Software prices are anything but Boron

commentary In southern California, there's a huge hole in the ground full of Boron, a dull but useful substance essential for the manufacture of semiconductors and dozens of other industrial processes.Half the world's Boron comes from this ever-deepening hole and once excavated finds its way to Los Angeles' biggest port, which ships incredible quantities of the stuff around the world to be turned into all manner of objects.

commentary In southern California, there's a huge hole in the ground full of Boron, a dull but useful substance essential for the manufacture of semiconductors and dozens of other industrial processes.

Half the world's Boron comes from this ever-deepening hole and once excavated finds its way to Los Angeles' biggest port, which ships incredible quantities of the stuff around the world to be turned into all manner of objects.

Some of it eventually ends up in the PCs, alongside countless other substances. All were ripped from the earth, transported around the world, elaborately transformed into astonishing forms as a result of extraordinary intellectual effort. Eventually, Boron and its fellows are shipped somewhere like Malaysia, where a company like Dell turns it into a PC that sells for the startlingly low sum of AU$799.

Of course, to turn that AU$799 Dell into anything useful, you need software and the most common software is Microsoft's AU$400-odd Windows XP and AU$300-plus Office 2003.

Both of these software products are the result of very considerable effort.
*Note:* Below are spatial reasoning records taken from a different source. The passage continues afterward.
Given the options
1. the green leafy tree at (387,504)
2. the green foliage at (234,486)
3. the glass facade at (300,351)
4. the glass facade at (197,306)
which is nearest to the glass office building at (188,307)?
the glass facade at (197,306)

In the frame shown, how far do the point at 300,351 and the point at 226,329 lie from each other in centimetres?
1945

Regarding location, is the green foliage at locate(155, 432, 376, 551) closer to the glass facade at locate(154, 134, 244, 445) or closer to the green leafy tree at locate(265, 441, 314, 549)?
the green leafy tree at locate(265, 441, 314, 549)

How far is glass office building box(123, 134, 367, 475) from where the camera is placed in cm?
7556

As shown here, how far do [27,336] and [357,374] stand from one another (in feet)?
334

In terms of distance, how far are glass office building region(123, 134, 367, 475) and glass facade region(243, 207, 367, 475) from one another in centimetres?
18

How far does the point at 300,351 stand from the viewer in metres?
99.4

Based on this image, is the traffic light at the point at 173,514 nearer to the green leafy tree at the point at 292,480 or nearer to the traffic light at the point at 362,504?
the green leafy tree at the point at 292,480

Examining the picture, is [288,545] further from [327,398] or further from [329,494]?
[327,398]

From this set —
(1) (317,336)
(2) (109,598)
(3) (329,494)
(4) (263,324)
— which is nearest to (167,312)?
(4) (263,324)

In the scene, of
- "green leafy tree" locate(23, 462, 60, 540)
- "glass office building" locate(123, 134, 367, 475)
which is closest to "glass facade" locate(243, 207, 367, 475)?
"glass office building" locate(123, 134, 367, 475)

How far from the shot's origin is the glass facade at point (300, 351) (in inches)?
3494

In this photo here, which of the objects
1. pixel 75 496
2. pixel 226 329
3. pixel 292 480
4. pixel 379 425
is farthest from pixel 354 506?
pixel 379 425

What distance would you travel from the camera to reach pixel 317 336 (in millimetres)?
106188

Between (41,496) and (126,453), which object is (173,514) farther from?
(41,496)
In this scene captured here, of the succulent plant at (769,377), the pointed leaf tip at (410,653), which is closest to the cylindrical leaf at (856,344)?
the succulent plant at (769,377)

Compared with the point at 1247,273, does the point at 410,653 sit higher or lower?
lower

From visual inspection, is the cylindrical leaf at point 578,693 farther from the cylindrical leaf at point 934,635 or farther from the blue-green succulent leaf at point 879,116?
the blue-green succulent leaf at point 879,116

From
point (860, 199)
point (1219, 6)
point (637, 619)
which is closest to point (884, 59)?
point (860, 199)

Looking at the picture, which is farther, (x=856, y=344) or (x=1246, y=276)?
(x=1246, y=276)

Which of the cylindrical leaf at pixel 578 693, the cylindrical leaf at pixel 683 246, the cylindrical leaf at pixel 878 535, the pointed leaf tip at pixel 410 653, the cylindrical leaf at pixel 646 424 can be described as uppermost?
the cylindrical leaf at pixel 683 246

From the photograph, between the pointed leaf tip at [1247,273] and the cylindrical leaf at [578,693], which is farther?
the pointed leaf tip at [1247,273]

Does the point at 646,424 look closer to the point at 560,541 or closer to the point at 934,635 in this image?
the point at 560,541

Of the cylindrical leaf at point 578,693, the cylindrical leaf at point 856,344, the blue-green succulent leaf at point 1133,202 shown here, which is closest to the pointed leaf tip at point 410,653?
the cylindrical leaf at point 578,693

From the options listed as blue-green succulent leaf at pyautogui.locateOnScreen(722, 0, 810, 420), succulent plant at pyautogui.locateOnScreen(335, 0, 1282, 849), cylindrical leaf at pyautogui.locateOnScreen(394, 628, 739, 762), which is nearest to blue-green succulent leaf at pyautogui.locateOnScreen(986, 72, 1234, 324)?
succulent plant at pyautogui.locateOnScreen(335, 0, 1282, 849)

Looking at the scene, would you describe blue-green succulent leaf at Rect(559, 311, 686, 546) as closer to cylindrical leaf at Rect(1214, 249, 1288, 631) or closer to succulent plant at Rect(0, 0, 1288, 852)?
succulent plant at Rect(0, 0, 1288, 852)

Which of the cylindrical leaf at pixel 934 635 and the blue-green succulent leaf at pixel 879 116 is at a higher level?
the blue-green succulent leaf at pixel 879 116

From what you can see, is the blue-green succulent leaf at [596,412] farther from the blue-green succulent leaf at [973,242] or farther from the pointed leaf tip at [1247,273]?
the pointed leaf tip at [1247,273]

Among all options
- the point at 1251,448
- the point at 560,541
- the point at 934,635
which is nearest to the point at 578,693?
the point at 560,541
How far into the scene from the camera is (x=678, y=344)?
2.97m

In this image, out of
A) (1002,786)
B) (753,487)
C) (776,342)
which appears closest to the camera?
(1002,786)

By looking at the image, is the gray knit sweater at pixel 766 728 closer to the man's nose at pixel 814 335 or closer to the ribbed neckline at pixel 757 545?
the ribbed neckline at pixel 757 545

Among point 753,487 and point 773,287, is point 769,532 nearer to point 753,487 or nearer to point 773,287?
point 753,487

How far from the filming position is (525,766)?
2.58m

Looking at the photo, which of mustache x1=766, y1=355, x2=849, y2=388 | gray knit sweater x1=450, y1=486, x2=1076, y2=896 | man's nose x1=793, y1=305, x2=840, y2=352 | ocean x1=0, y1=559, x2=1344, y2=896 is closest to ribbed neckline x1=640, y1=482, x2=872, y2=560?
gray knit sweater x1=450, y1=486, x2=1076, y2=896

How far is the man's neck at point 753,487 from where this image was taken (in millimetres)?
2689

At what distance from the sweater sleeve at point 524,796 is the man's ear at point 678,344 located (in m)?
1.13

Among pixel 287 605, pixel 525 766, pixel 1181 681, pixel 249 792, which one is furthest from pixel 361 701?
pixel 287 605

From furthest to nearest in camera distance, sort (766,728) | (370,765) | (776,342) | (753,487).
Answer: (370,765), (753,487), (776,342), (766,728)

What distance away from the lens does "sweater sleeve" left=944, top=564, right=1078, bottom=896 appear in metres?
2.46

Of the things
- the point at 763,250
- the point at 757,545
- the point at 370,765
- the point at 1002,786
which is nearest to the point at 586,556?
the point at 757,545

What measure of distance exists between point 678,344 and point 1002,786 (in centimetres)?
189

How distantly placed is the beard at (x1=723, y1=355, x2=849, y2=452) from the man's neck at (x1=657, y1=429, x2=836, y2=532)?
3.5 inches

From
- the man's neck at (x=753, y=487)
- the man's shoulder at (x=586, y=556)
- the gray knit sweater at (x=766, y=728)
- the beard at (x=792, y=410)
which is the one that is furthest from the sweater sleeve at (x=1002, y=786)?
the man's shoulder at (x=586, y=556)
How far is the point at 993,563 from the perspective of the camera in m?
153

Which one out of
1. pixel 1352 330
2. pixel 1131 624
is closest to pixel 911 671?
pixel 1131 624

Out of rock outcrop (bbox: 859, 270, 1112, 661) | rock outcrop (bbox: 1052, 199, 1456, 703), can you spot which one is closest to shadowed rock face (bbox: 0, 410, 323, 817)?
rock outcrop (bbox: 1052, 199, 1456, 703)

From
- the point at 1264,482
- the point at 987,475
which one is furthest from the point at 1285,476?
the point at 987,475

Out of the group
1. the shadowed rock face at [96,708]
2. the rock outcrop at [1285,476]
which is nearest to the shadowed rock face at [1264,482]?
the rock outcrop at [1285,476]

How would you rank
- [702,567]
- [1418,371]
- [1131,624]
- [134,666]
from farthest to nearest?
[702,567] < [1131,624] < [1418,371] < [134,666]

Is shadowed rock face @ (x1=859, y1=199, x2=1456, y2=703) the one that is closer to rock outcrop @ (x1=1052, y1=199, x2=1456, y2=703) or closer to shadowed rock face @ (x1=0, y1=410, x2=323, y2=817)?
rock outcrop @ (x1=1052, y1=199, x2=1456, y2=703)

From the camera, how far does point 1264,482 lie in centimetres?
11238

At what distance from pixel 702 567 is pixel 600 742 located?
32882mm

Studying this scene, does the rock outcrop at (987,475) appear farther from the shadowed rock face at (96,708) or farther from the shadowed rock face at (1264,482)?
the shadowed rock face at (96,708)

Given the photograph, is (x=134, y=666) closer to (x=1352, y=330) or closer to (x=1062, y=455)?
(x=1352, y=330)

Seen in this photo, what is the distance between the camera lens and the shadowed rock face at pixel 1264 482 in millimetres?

Yet when you think of the globe-spanning, earth-ripping, dirt-transforming tasks performed by the thousands who are surely involved in transforming dirt into the machines we use each day, it isn't hard to wonder why the efforts of a few hundred well-paid, well-fed knowledge workers working within the safe confines of an air-conditioned office add up to a product of about the same cost.

Things get even more interesting when you consider that all of the physical, boron-style effort is done on wafer-thin margins. Dell chief executive officer Kevin Rollins last week told a Sydney press conference that as far as he is concerned, Dell simply can't make PCs any cheaper and still deliver a useful device.

The corollary of his argument is that the price of software is too high. Microsoft as much as admits this with its dribble of announcements about cut-down versions of Windows XP. Other ISVs constantly make price cuts or rejig licence terms so that they can charge less but still create viable long-term cash flow. The open source movement's neat trick of conjuring quality software out of willing programmer's spare time is another powerful illustration of software's high prices.

Dell somewhat immodestly believes that its business practices cause a "Dell effect," whereby everything in its path is commoditised until its price tumbles. Yet even Dell has not been able to commoditise the software business, which is now the largest source of IT-related capital and operational expenditure for many businesses.

This must change. Software's turn under the commoditisation microscope is long overdue and before our industry can serve more people, more effectively, the software needs to change as profoundly as Boron does in its extraordinary journey from pit to PC.